2.   For the purpose of these Conditions:

 

(a)  the "wider Wireless group" means Wireless and its subsidiaries, subsidiary undertakings and any other undertaking in which Wireless and such undertakings (aggregating their interests) have a significant interest and for the purposes of these conditions "subsidiary", "subsidiary undertaking" and "undertaking" have the respective meanings given by the Act and "significant interest" means a direct or indirect interest in 20 per cent. or more of the equity capital of an undertaking; and

 

(b)  the "wider News group" means News Corp and News Corp (UK & Ireland) and their respective subsidiaries and subsidiary undertakings, any holding company of News Corp or News Corp (UK & Ireland), any subsidiary or subsidiary undertaking of any such holding company and any other undertaking in which any of such companies has a significant interest (as defined above).

Part B: Certain further terms of the Offer

1.   Each of the Conditions shall be regarded as a separate Condition and shall not be limited by reference to any other Condition.

2.   News Corp (UK & Ireland) reserves the right to waive (if capable of waiver) in whole or in part all or any of the Conditions in paragraphs 1(b) to 1(k) inclusive. Conditions at paragraphs 1(b) to 1(k) inclusive, if not waived (where permitted or capable of waiver), must be fulfilled within 21 days after the later of the First Closing Date and the date on which Condition 1(a) is fulfilled (or, in each case, such later date as the Panel may agree) failing which the Offer will lapse. News Corp (UK & Ireland) shall be under no obligation to waive or treat as fulfilled any of the Conditions 1(b) to 1(k) inclusive by a date earlier than the date specified above for the fulfilment thereof notwithstanding that the other Conditions of the Offer may at such earlier date have been fulfilled and that there are as at such earlier date no circumstances indicating that any of such Conditions may not be capable of fulfilment.

3.   If News Corp (UK & Ireland) is required by the Panel to make an offer for the Wireless Shares under the provisions of Rule 9 of the Takeover Code, News Corp (UK & Ireland) may make such alterations to the Conditions as are necessary to comply with the provisions of that Rule.

:::::

**EXERCISE TASK 1**
From the listing, output as a JSON array of strings the lines starting at the one containing "this 1132×772 image." and ending at the one containing "rust stain on metal lid [421, 25, 701, 186]", one string per line and no blank lines.

**DATA FOR THE TASK**
:::::

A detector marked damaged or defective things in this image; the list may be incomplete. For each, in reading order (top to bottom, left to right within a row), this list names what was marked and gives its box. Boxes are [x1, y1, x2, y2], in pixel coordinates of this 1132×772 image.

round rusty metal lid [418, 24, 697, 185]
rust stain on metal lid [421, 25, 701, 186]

:::::

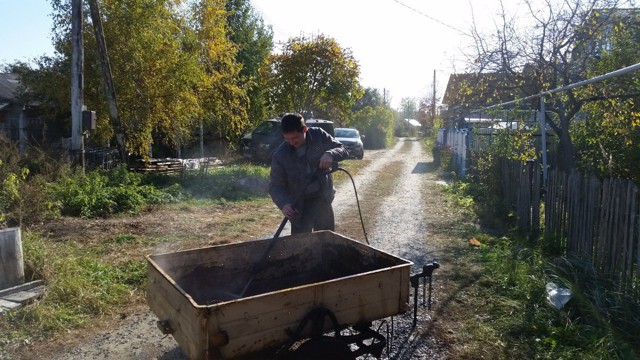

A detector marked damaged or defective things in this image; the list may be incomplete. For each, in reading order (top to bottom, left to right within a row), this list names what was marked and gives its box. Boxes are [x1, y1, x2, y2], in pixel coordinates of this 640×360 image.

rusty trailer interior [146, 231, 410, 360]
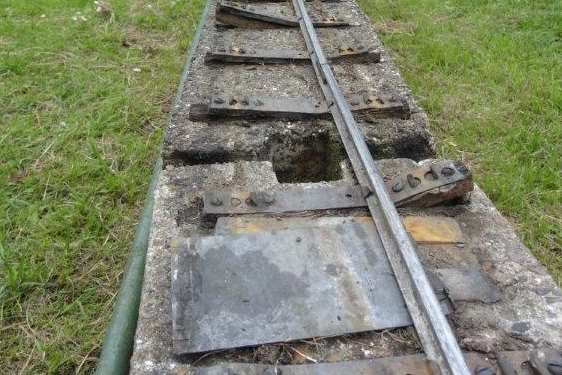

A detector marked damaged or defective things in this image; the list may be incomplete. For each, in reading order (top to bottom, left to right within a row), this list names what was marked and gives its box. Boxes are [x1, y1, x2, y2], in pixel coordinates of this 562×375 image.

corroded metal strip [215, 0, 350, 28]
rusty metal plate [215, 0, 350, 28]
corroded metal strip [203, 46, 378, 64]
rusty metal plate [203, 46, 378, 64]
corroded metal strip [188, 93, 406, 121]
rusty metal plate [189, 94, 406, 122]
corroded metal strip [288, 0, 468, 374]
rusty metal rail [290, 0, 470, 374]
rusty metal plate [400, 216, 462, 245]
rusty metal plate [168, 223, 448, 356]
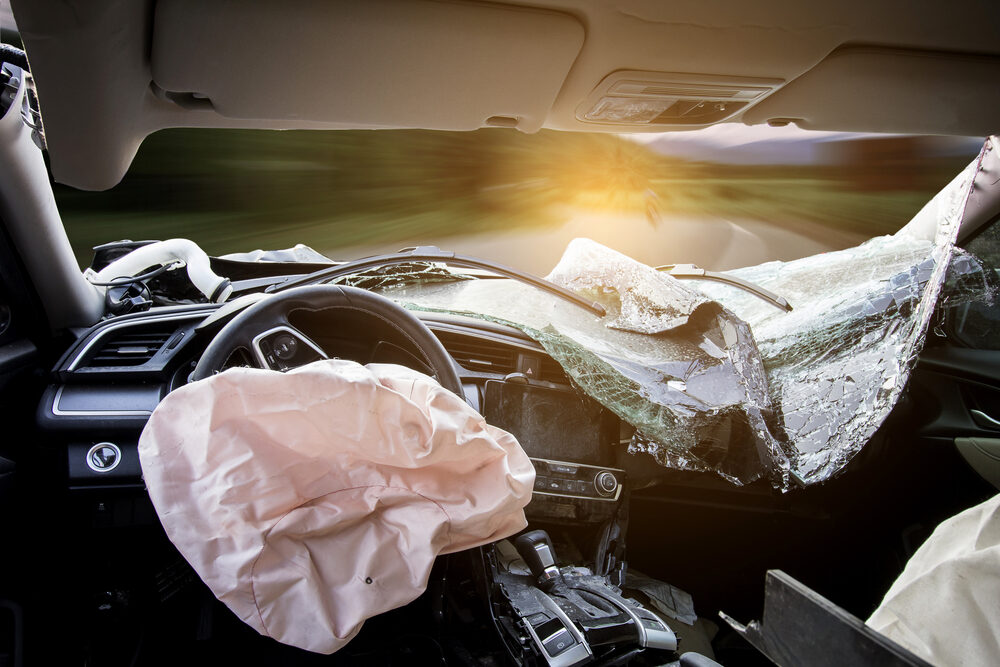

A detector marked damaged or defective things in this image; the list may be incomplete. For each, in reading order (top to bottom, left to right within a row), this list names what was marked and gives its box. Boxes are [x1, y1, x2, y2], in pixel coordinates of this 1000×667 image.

:::::

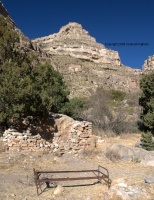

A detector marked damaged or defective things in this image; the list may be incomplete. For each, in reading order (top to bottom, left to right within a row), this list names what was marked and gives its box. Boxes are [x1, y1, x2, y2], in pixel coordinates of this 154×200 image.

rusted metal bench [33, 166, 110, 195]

:::::

**EXERCISE TASK 2**
Continue the offer terms from the point where they stop.

**RESPONSE 1**
[
  "A detector marked damaged or defective things in this image; the list may be incomplete. For each, in reading order (top to bottom, left to right within a row), this list names what was marked and gives its box. Boxes are [x1, y1, x2, y2], in pixel coordinates of this 1132×772 image.",
  "round rusty metal lid [418, 24, 697, 185]",
  "rust stain on metal lid [421, 25, 701, 186]"
]

**RESPONSE 2**
4.   The Offer is subject to the applicable requirements of the Takeover Code. The Offer and any acceptances under the Offer will be governed by English law and will be subject to the jurisdiction of the courts of England.

5.   The Offer will (unless otherwise agreed with the Panel) lapse if there is a Phase 2 CMA reference of the proposed acquisition of Wireless by News Corp (UK & Ireland) before 3.00 pm on the First Closing Date, or, if later, the date on which the Offer becomes or is declared unconditional as to acceptances. If the Offer lapses, the Offer will cease to be capable of further acceptance and Wireless Shareholders accepting the Offer and News Corp (UK & Ireland) shall, upon the Offer lapsing, cease to be bound by acceptances delivered on or before the date on which the Offer lapses.

6.   Unless otherwise determined by News Corp (UK & Ireland) or required by the Takeover Code and permitted by applicable law and regulation:

(a)  the Offer is not being, and will not be, made available, directly or indirectly, in or into or by the use of the mails of, or by any other means or instrumentality (including, without limitation, facsimile transmission, telex, telephone, internet or other forms of electronic transmission) of interstate or foreign commerce of, or by any facility of a national state or other securities exchange of any Restricted Jurisdiction and no person may vote using any such use, means, instrumentality or facility or from within any Restricted Jurisdiction; and

(b)  this announcement should not be forwarded or transmitted in or into any jurisdiction in which such act would constitute a violation of the relevant laws in such jurisdiction.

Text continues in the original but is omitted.